## Untersuchter Text
↓
Dänemarks Regierung will länger im Land lebende Migranten für gemeinnützige Arbeit heranziehen. Die Empörung ist groß, der politische Erfolg garantiert.
In Dänemark sollen Zuwanderer künftig nur noch dann von der Solidargemeinschaft unterstützt werden, wenn sie bereit sind, auch dafür zu arbeiten. „Wir wollen eine neue Arbeitslogik einführen, bei der die Menschen die Pflicht haben, einen Beitrag zu leisten und sich nützlich zu machen“, wie die dänische Ministerpräsidenten Mette Frederiksen vergangene Woche skizzierte. Wer nach drei bis vier Jahren noch keinen regulären Job gefunden hat und nicht ausreichend dänisch spricht, muss sich anderwärtig nützlich machen. „Das kann ein Job am Strand sein, bei dem man Zigarettenstummel oder Plastik aufsammelt oder Hilfe bei der Lösung verschiedener Aufgaben in Unternehmen leistet“, wie der dänische Arbeitsminister Peter Hummelgaard ergänzt.
Die Arbeitszeit für den Dienst an der Allgemeinheit beträgt mindestens 37 Stunden die Woche. Anlass der Initiative seien die niedrigen Erwerbsquoten bei Frauen aus der Türkei, aus dem Nahen Osten und aus Afrika. „Zu viele Jahre lang haben wir vielen Menschen einen schlechten Dienst erwiesen, indem wir nichts von ihnen verlangt haben“, sagte Frederiksen. Das Wichtigste sei, die Menschen wieder aus ihren Wohnungen herauszubekommen. Denn nur so könne Integration auch funktionieren.
Der Vollständigkeit halber sei erwähnt, dass diese Vorschläge von einer sozialdemokratischen Regierung kommen. Übrigens von derselben sozialdemokratischen Regierung, die ein Gesetz durchgebracht hat, das die Zuwanderung von Menschen „nicht-westlicher“ Herkunft in dänischen Stadtvierteln auf 30 Prozent beschränken will, um so das Entstehen von Parallelgesellschaften zu verhindern. Nun muss man sich nur einen Moment lang vorstellen, was hierzulande los wäre, wenn derartige Vorschläge von einem Bundeskanzler Sebastian Kurz oder einem Arbeitsminister Martin Kocher ventiliert würden. Die Republik würde brennen, um in den Worten eines früheren AK-Präsidenten zu sprechen. Jedenfalls auf Twitter.
Auch Politiker aus diversen EU-Partnerländern und zahlreiche Kommentatoren zeigten sich ob des sozialdemokratischen Schwenks nach rechts empört. Klar, eine liberale Zuwanderungspolitik sieht anders aus. Dennoch scheint die Premierministerin mit ihrer Politik den Nerv der Bevölkerung zu treffen. Wären kommenden Sonntag Wahlen, könnte Frederiksen mit einem fulminanten Sieg rechnen. Die Kombination aus einer restriktiven Zuwanderungspolitik mit einem großzügigen, aber auch fordernden Sozialstaat scheint bestens anzukommen.
↑
## Arbeitsauftrag A
Wie viele Wochenstunden soll die gemeinnützige Arbeit laut dem Text über Dänemarks Zuwanderungspolitik mindestens umfassen?
## Arbeitsauftrag B
Zählen Sie sämtliche Personen auf, die im Text über Dänemarks Zuwanderungspolitik mit Namen genannt werden.
Die anschließenden Zeilen stehen in keinem Zusammenhang mit dem Text.

## Angezeigte Zeilen
↓
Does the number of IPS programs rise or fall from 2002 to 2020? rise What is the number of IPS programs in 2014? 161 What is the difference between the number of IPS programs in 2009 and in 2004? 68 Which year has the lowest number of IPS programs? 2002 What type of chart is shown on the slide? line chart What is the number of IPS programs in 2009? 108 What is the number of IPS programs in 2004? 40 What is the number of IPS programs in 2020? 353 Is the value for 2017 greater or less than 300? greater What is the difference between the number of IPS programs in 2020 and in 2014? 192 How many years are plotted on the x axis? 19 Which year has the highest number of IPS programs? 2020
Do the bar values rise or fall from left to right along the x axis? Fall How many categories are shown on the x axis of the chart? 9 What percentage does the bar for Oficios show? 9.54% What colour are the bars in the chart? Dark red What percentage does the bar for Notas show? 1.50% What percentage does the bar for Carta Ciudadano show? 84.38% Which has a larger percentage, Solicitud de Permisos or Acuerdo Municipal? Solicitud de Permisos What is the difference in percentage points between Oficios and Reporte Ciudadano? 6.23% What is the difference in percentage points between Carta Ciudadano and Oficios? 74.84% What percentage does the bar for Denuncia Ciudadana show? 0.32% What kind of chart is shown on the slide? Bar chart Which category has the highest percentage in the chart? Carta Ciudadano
↑
↓
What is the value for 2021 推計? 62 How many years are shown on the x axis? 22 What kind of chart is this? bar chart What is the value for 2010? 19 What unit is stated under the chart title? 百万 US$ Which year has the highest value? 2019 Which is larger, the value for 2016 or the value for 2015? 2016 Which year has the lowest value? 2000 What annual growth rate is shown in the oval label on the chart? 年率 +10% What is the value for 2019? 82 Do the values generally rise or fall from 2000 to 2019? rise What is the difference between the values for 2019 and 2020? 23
↑
## Antwort zur Aufgabe A
Mindestens 37 Stunden pro Woche.

## Antwort zur Aufgabe B
Mette Frederiksen, Peter Hummelgaard, Sebastian Kurz, Martin Kocher